五月九日,天際微微泛起白,一輪上弦月還斜掛在天邊,像是即將出嫁的小姑娘一步三回頭,戀戀不舍地漸漸遠去。
鍾聲響起,大臣們陸陸續續的進了宮門,正值太陽升起,光芒四射,新的一天又將開始了,只是很多人不知道的是今天將不像是往常平靜,悠閑的一天。
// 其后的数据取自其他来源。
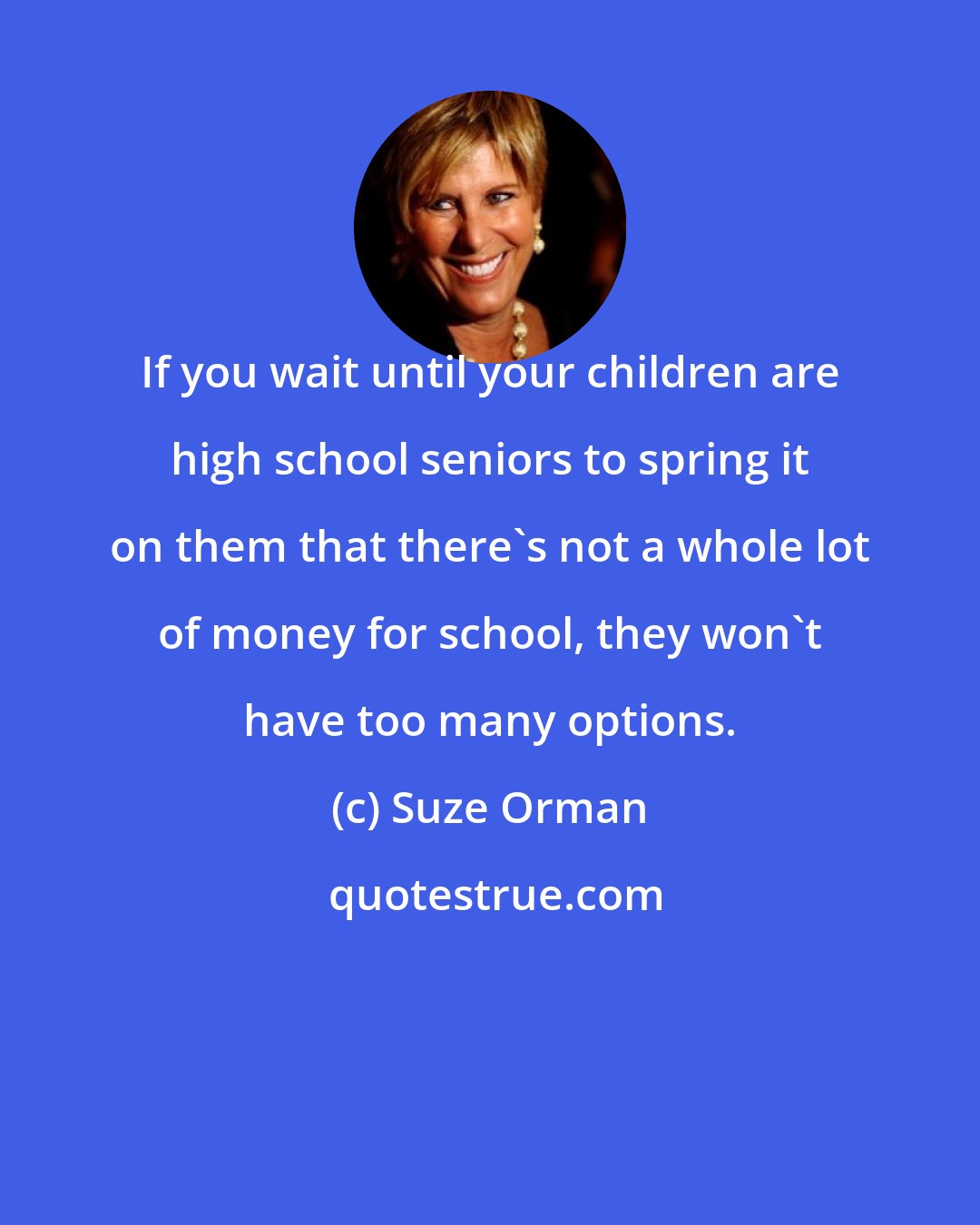 Suze Orman: If you wait until your children are high school seniors to spring it on them that there's not a whole lot of money for school, they won't have too many options.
在一眾朝臣躬身行禮參拜下,嬴政緩緩地坐在王座上,挺直身軀,目視下方,朝會開始了。
待有奏之臣奏其事,諸事商榷安排妥當後,朝臣目光差不多都匯集到呂丞相身上,靜待他的動作,大王年幼,朝事唯有呂不韋或者趙姬太后做決定,若丞相無事,今天朝會便算是結束了。有的人已準備好行禮後回府了,或約去哪家老友一起同曰諸子典籍,精修學問了,這一天又如往度完,繼周而複始,終至垂垂老矣!
瞬間寂靜了無聲,時此呂不韋抬起了雙眸,正好與嬴政注視過來的雙目巧對,平靜無漣漪。
呂不韋不作遲疑躬身行禮上前正奏前日約定之事。
“大王,臣有奏,鑒於目前朝政體系過於混亂,為了方便更好的治理國家,臣及門客千人集思集力,終得六部製法,特以此獻上大王”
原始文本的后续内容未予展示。